TEXTAUSZUG

________________

Veröffentlicht in Leben, Natur

… und trotzdem

…wird es Frühling! Wieder einmal geschieht in Teilen der Welt Unfassbares, für das ich die Worte gar nicht erst suchen will. Es gibt keine für das, was ich sagen würde. Da kommt immer wieder das Gefühl der Hilflosigkeit auf, zusammen mit Wut. Und auch mit der Frage: Ist es eigentlich noch richtig, Geschichten zu erzählen? Wenn es doch so viel Wichtigeres gibt?

Dann hilft nur noch ein Spaziergang, ein Rausgehen, eine kleine Befreiung. „Einmal um den Pudding“ sagte meine Oma, geboren 1900. (Komisch, warum Pudding? die Frage habe ich damals nie gestellt. Sie hatte zwei Kriege erlebt, ihren Mann im zweiten verloren. Sie blieb immer gelassen, so wie man es ihr anerzogen hatte. Später hat sie das manchmal bereut, hätte sich im Nachinein mehr Leidenschaft gewünscht im Leben und brannte, fast neunzigjährig, spontan für einen kostbaren Tag mit ihrem Kurarzt durch.)

________________

INHALT DES DATENSATZES
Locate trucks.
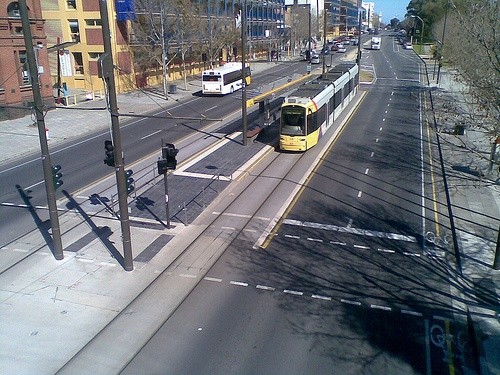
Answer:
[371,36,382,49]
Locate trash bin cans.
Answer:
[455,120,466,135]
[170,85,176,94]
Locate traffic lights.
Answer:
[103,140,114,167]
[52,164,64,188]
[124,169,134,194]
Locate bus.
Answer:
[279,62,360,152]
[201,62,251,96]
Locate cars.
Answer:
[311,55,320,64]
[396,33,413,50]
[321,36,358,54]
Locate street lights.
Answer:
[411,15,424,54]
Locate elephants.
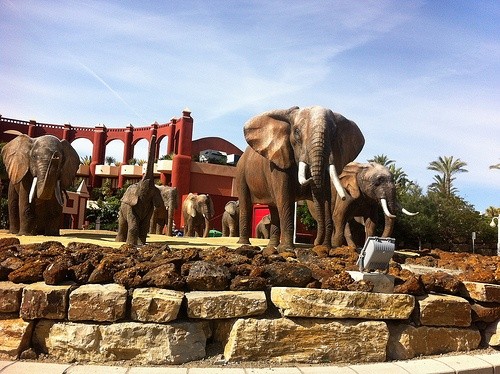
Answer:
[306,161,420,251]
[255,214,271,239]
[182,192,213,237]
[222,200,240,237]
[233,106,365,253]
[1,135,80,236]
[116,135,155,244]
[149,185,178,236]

________________

AUFGABEN
[A] Fasse den Textauszug über den Frühling in zwei Sätzen zusammen.
[B] Führe den Text über den Frühling dort weiter, wo er endet.
Das Material wird hier nicht gebraucht.

ANTWORTEN DER REIHE NACH
[A] Trotz unfassbarer Geschehnisse in Teilen der Welt wird es Frühling, doch die Hilflosigkeit und Wut darüber lassen die Frage aufkommen, ob es noch richtig ist, Geschichten zu erzählen. Dann hilft nur ein Spaziergang, den die 1900 geborene Oma „Einmal um den Pudding“ nannte, eine Frau, die zwei Kriege erlebte, ihren Mann im zweiten verlor, stets gelassen blieb und fast neunzigjährig spontan für einen Tag mit ihrem Kurarzt durchbrannte.

[B]
Auf diesem Spaziergang begegnet uns der Frühling, und aus der kleinen Befreiung wird eine große, denn groß in der Wundersamkeit ist jede dieser erstaunlichen, entschlossenen Knospen, das emsige Tun und Zwitschern der Vögel, die windstille Atmosphäre gespannter Erwatung vor dem großen Wachsen und ausgelassenen Blühen. Alles vibriert vor Leben, das im Begriff ist, wiederaufzuerstehen. Da ist ein Schwarm Schneeglöckchen, jedes Jahr dichter, das nicht welken will und sich selbst im hellen, klaren Spiegel des Fließens betrachtet.

Da ist eine verhangene Sonne, die einen ernsten und ermunternden Zauber auf einen Zweig wirft, der noch kahl ist, aber voller Pläne in den Trieben.

Und ich denke: Ja, wir müssen weiterhin Geschichten erzählen, gerade jetzt. Müssen die Bilder genießen. Müssen das Leben feiern, wo es geht, auch für die, die es gerade nicht können. Damit es lebendig bleibt, damit seinen Wurzeln nicht der Saft entzogen wird. Geschichten erzählen von der Menschlichkeit, mit Höhen und Tiefen, Größe und Abgründen, und diese unsere Menschlichkeit gilt es festzuhalten und immer wieder neu zu erzählen, auf dass sie uns nicht verlorengehe. Denn sie besitzt die Kraft und Unermüdlichkeit, sich immer wieder neu zu erfinden. Wie der Frühling.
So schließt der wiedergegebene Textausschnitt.